The co-working giant WeWork, which received over $10 billion in investments from SoftBank and was later admitted by Masayoshi Son as a flawed investment, is now seeking to renegotiate almost all of its global leases. The company also plans to exit locations that are "unsuitable and underperforming."

In a statement released on Wednesday, WeWork's CEO, David Tolley, said:

"We will retain the majority of our office buildings. As we've done in the past when closing locations, we will promptly inform our members and provide alternative arrangements and additional support to minimize any disruption or inconvenience."

A month ago, WeWork expressed "serious doubts" about its ability to continue operations due to company losses and cash outflows, as stated in its Q2 financial report. This was followed by rumors of the company seeking restructuring to avoid bankruptcy.

The surge in remote work following the pandemic has diminished the demand for office spaces, causing the company to struggle. WeWork previously mentioned that its focus next year would be on reducing rental costs, negotiating more favorable leases, increasing revenue, and raising funds.

As of June this year, WeWork had 777 office locations in 39 countries, with long-term lease liabilities exceeding $13 billion. Most of these leases will expire in 2028 or later.

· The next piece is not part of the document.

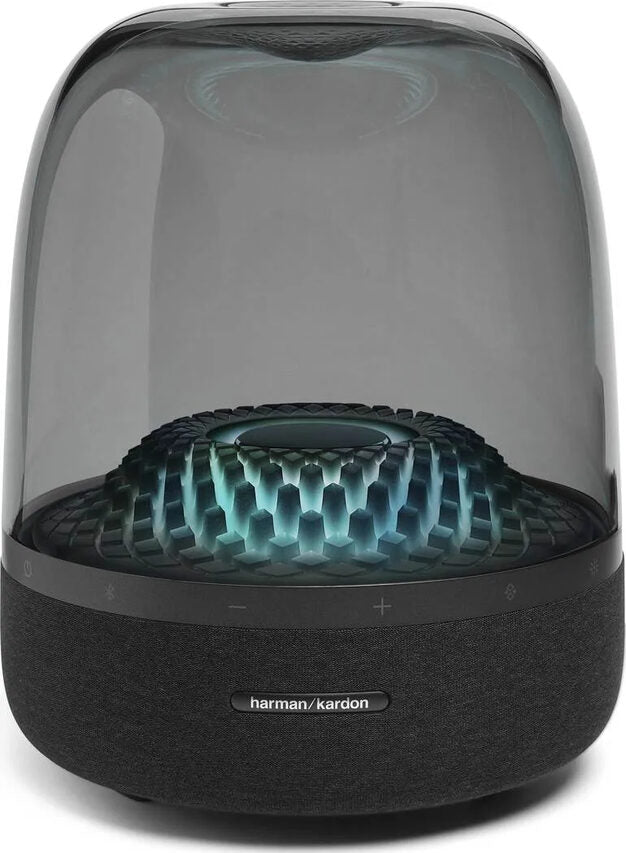 Harman/Kardon Aura Altoparlanti Studio 4 Nero, Trasparente Wireless 100 W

Analysts suggest that WeWork's ability to avoid bankruptcy largely depends on its success in terminating or renegotiating numerous leases in expensive markets.

For years, WeWork has been trying to reduce its long-term lease liabilities. After its failed IPO attempt in 2019, when Adam Neumann stepped down as CEO, the company's long-term lease liabilities had once exceeded $18 billion.

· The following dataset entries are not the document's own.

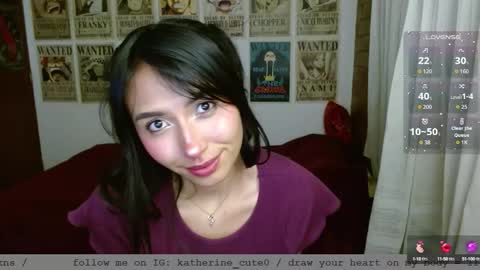 Snapshot of wild_kittys chatting on October 16, 4:02 am Katherine and James online show from October 16, 4:02 am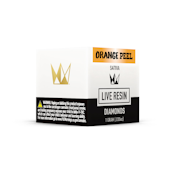 West Coast Cure - Orange Peel Live Resin Diamonds 1g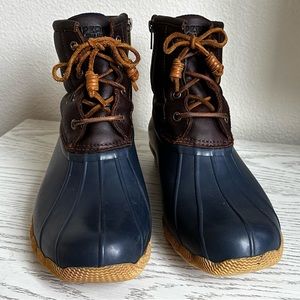 Sperry Saltwater Duck Boots Women’s 8.5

Meanwhile, landlords have been looking to reduce their exposure to the company. WeWork holds a significant share in office markets in cities like New York and London. In recent weeks, the company has also appointed a series of bankruptcy experts.

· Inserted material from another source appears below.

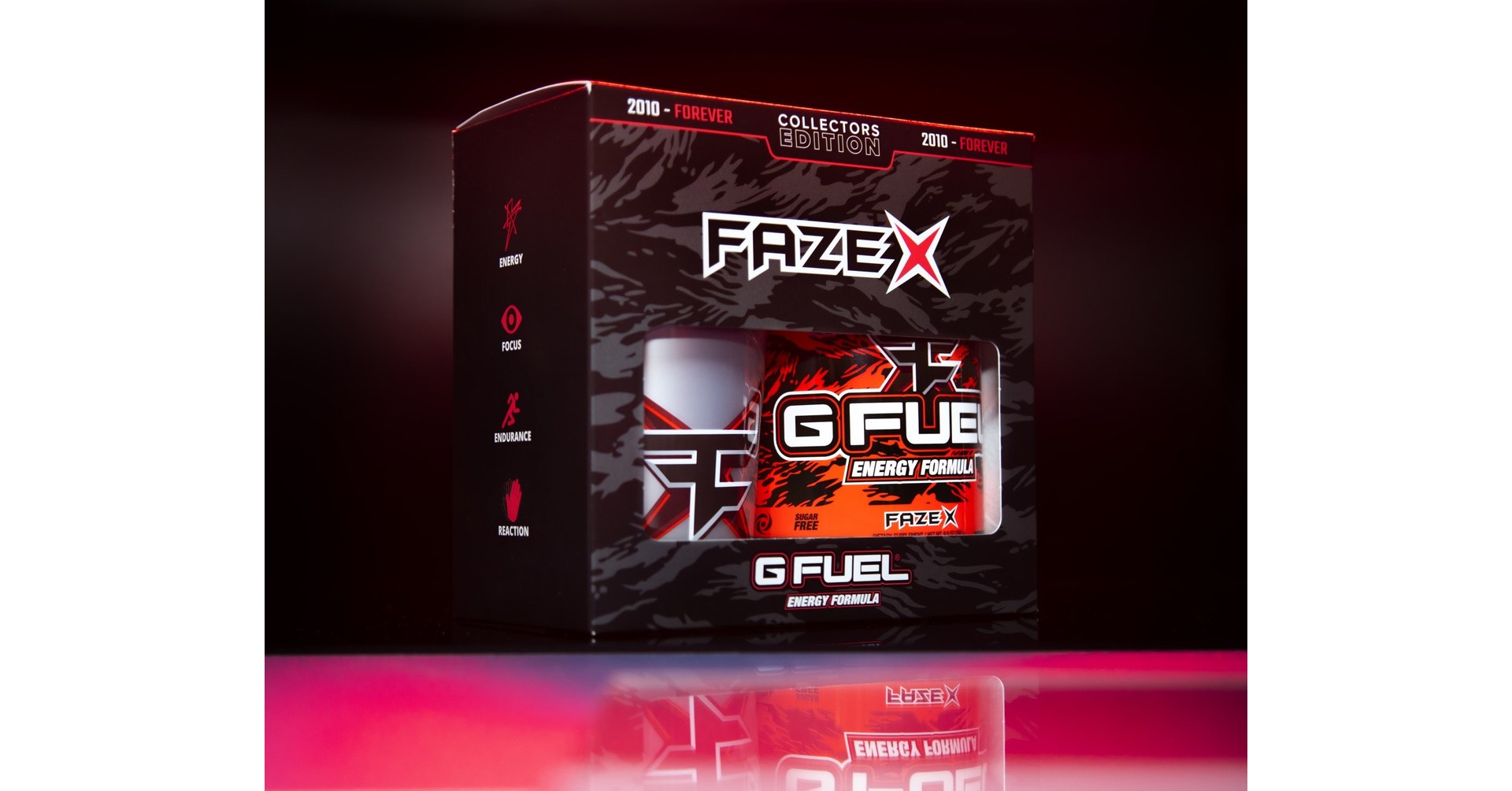 G Fuel And Faze Clan Are Dropping A New Celebratory Faze X Flavor On October 21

WeWork's stock price has plummeted by 98% over the past year.

Once one of the highest-valued startups globally, WeWork expanded rapidly since its inception in 2010. In January 2019, it received an investment from SoftBank, valuing the company at a staggering $47 billion, and later that year, it prepared for an IPO. However, after revealing its prospectus and financial details, WeWork faced criticism for overspending and risk-taking, leading to the IPO's collapse. At that time, Masayoshi Son confessed that investing in WeWork was "foolish."

The pandemic further exacerbated WeWork's challenges as many businesses terminated leases and shifted to online work models. Coupled with an economic downturn, WeWork's debt surged, and it struggled to generate cash flow. Even after going public via a SPAC in 2021, the company couldn't shake off its disadvantages. Currently, WeWork's market value is less than $200 million.

However, CEO Tolley emphasized that the lease renegotiations would have "no impact" on WeWork's daily operations. He stated in his announcement:

"To clarify one thing, WeWork is here to stay."